Soaring debt levels caused by the Covid-19 crisis could lead to governments putting pressure on central banks to tolerate higher inflation by holding down interest rates, the Bank for International Settlements has warned.
The BIS, an international body representing central banks that promotes monetary and financial stability, said there was a risk of a “fundamental change” in attitudes to inflation and a return to the approach to running the economy taken after the second world war.
In its annual economic report, the BIS said it was important central banks be able to operate free from political direction. It said different attitudes to inflation could emerge if a lengthy pandemic were “to leave a much larger imprint on the economy and the political sphere.
“In this world, public sector debt would be much higher and the public sector’s grip on the economy much greater, while globalisation would be forced into a major retreat.”
As a result, the report added, workers would be able to secure higher wages, firms would be able to raise prices and governments could be tempted to allow rising inflation to reduce the real value of their debts.

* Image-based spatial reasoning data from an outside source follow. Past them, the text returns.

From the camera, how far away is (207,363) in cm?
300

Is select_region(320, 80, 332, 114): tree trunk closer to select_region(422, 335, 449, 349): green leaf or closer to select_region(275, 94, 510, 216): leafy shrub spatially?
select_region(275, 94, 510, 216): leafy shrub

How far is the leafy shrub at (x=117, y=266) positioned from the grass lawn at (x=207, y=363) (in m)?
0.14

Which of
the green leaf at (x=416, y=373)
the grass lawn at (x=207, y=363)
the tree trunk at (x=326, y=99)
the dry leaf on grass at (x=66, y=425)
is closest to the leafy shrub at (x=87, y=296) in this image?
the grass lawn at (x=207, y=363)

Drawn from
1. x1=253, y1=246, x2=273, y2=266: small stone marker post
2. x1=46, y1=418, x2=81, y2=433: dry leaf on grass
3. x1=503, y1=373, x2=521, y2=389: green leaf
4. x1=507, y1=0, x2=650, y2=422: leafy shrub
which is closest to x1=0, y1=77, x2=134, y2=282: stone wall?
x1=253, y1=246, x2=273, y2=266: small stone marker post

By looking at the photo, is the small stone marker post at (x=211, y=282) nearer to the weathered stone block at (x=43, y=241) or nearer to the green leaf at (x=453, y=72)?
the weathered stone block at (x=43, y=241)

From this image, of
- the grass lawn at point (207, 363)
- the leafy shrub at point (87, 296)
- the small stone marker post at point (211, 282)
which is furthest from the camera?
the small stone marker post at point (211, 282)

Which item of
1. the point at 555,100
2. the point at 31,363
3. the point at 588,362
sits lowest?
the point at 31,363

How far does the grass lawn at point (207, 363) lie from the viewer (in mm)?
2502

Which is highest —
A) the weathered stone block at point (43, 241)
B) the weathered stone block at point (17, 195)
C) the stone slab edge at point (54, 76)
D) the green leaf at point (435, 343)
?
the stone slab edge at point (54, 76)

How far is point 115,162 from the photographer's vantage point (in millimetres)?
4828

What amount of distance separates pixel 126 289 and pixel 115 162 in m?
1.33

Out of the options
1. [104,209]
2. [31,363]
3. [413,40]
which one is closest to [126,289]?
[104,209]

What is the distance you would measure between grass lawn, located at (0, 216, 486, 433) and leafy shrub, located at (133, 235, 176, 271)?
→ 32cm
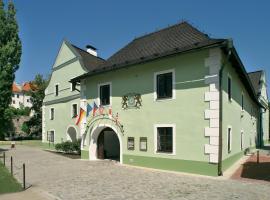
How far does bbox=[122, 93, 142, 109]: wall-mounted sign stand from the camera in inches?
595

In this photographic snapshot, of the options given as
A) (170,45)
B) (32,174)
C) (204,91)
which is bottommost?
(32,174)

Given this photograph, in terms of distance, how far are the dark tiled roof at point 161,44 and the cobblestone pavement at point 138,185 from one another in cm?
589

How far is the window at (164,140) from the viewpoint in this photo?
44.5ft

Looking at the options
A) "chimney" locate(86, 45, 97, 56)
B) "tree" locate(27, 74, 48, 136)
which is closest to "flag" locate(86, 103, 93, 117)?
"chimney" locate(86, 45, 97, 56)

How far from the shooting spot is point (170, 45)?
1495 centimetres

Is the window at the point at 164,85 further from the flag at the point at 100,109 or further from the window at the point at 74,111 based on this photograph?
the window at the point at 74,111

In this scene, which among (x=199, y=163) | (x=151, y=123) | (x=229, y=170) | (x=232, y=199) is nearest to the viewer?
(x=232, y=199)

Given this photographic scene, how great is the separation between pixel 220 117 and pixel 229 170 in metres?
3.14

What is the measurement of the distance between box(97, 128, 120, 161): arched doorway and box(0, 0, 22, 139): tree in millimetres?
9460

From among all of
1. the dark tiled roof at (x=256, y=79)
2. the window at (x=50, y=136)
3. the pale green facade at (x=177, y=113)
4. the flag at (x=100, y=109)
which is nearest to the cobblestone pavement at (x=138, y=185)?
the pale green facade at (x=177, y=113)

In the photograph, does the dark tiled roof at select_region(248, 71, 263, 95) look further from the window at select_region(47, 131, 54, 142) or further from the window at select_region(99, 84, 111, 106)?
the window at select_region(47, 131, 54, 142)

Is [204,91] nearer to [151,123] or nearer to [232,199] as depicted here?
[151,123]

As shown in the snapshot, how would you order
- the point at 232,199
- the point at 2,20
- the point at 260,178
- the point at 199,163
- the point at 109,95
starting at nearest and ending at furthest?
1. the point at 232,199
2. the point at 260,178
3. the point at 199,163
4. the point at 109,95
5. the point at 2,20

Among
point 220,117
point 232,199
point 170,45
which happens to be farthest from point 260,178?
point 170,45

“At that point, it would be critical that central banks should be able to operate independently to pursue their mandate in order to resist any possible pressures not to increase interest rates.”
The BIS’s general manager, Agustín Carstens, described the pandemic as the “defining event of a generation”. He said the swift response of central banks had prevented a financial collapse from adding to the burdens of companies and households.
The BIS said that in the next phase of the crisis the focus would move from liquidity – making sure firms had enough cash to operate – to solvency, where the long-term viability of many companies would be tested. Monetary policy, the job of central banks, was critical in addressing illiquidity but badly suited to dealing with insolvency, because central banks could lend but not spend.
“Central banks are fully aware of the challenges ahead as the outlook for the world economy is still highly uncertain,” Carstens said. “Some of these challenges extend beyond their mandate. Monetary policy alone cannot be the engine of growth.”